One hundred and forty-six died in the flames
On the ninth floor, no hydrants, no fire escapes--
The witness in a building across the street
Who watched how a young man helped a girl to step
Up to the windowsill, then held her out
Away from the masonry wall and let her drop.
And then another. As if he were helping them up
To enter a streetcar, and not eternity.
A third before he dropped her put her arms
Around his neck and kissed him. Then he held
Her into space, and dropped her. Almost at once
He stepped to the sill himself, his jacket flared
And fluttered up from his shirt as he came down,
Air filling up the legs of his gray trousers--
Like Hart Crane's Bedlamite, "shrill shirt ballooning."
Wonderful how the pattern matches perfectly
Across the placket and over the twin bar-tacked
Corners of both pockets, like a strict rhyme
Or a major chord. Prints, plaids, checks,
Houndstooth, Tattersall, Madras. The clan tartans
Invented by mill-owners inspired by the hoax of Ossian,
To control their savage Scottish workers, tamed
By a fabricated heraldry: MacGregor,
Bailey, MacMartin. The kilt, devised for workers
To wear among the dusty clattering looms.

Material shown
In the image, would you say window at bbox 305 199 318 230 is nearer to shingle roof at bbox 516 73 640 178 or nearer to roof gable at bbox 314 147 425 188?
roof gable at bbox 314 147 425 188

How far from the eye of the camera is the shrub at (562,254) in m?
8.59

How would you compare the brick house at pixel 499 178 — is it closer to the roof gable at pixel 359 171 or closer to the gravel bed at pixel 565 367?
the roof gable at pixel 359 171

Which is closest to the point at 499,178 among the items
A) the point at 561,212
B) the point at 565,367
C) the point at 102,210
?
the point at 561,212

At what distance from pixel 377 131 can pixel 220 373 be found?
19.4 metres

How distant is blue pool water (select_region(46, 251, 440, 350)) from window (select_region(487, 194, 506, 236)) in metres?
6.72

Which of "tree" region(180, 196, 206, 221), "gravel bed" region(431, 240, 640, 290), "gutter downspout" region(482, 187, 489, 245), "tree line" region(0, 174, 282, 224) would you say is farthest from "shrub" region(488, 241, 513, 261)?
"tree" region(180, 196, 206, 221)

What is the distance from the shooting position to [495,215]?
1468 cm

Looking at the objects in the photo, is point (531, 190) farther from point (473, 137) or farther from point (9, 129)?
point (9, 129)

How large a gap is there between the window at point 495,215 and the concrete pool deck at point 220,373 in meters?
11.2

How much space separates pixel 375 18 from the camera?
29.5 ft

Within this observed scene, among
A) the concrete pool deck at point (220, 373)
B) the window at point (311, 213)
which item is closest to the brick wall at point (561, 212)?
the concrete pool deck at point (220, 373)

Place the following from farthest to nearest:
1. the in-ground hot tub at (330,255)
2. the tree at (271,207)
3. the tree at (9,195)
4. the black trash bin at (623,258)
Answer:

Work to complete
[1] In the poem about the shirt, what did the third girl do before the young man dropped her?
[2] From the poem about the shirt, write out the lines starting with "One hundred and" and going on through "let her drop.".
[3] Continue the poem about the shirt from where it stops.

Answers for each item
[1] She put her arms around his neck and kissed him.

[2]
One hundred and forty-six died in the flames
On the ninth floor, no hydrants, no fire escapes--
The witness in a building across the street
Who watched how a young man helped a girl to step
Up to the windowsill, then held her out
Away from the masonry wall and let her drop.

[3]
Weavers, carders, spinners. The loader,
The docker, the navvy. The planter, the picker, the sorter
Sweating at her machine in a litter of cotton
As slaves in calico headrags sweated in fields:
George Herbert, your descendant is a Black
Lady in South Carolina, her name is Irma
And she inspected my shirt. Its color and fit
And feel and its clean smell have satisfied
Both her and me. We have culled its cost and quality
Down to the buttons of simulated bone,
The buttonholes, the sizing, the facing, the characters
Printed in black on neckband and tail. The shape,
The label, the labor, the color, the shade. The shirt.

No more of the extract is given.